Implodes feelings inward (Depression, anger at self and frustration at lacking words to express it out loud, tendency towards poetry, writing for catharsis, rather than, say, karate)
Diminishes affect (Shut down in the face of personal conflict, rather than facing it head on and "talking it out" like a rational adult)
Generally denies needs (How many times have I been SO mortified, angry, sad, tormented, desperate for a comforting word or shoulder or embrace, only to respond to someone's inquiry with, "I'm fine", or "Nothing," and a nonchalant shrug or newborn smile? And, to top it off, how do I cope with my own shit? I go out and deal with someone else's, of course!)
Shares little of her inner world (Well, no shit. I have yet to tell anyone I love about anything, save coming out, that would put me at emotional risk.)
Tends to exclude others from her psychic space (see above commentary)
Withholds feelings, thoughts, behaviors (Again, see above. I instinctively refuse to let anyone see what's going on, lest they possibly see that I am hurt. I think this goes back to the PE class in seventh grade, but I'm not sure. Possibly earlier than that. No! It IS earlier than that! It's Bruce J. on the pool deck asking me in front of everyone, "Don't you know what 'going around' means?" And then grabbing my hand and walking me away from the laughing crowd of swimmers.)
Has rigid self boundaries (Yeah. I can't even begin to write the necessary book on this one.)
Inner-directed; takes direction mainly from self (Mainly because I'm passive aggressive to a fault and won't take direction from anyone else...but I'm working on this.) (I am!
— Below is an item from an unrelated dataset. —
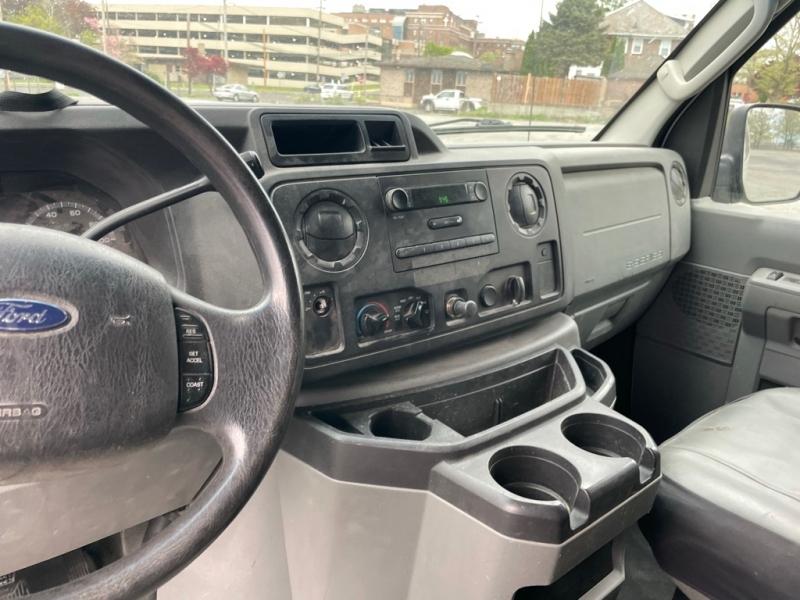 Ford ECONOLINE 2009 price $4,500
Really!)
Mainly thinks about herself (as evidenced by this diary, for one.)
Acts and thinks compulsively (Oh, again, I'd need well over a hundred pages. Wait! What about this diary? It's a veritable cornucopia of exhibits into my lack of impulse control! Public blow jobs, last-minute ultra-workouts, uprooting very stable life to come south for very unstable one....)
Tends to be passive agressive (understatement of the century).
So, to sum up:
I am a Minimizer with rigid boundaries who was most deeply wounded at the stage of Identity (this was from earlier work that did not warrant diary entries, but trust me). Therefore I am a Controller. My basic fear is of being shamed; loss of control; losing face. I also seem to have problems in the area of Intimacy (another understatement of epic porportions). The basic fear there is being controlled by others.
Thus my growth challenges are to: Maintain my self-identity; be responsible to others; learn to trust others; relax control; mirror my partner's thoughts and feelings; and to develop flexibility and sensitivity.
Oh my God. I'm going to be alone for the rest of my life, and I'm never going to feel validated again.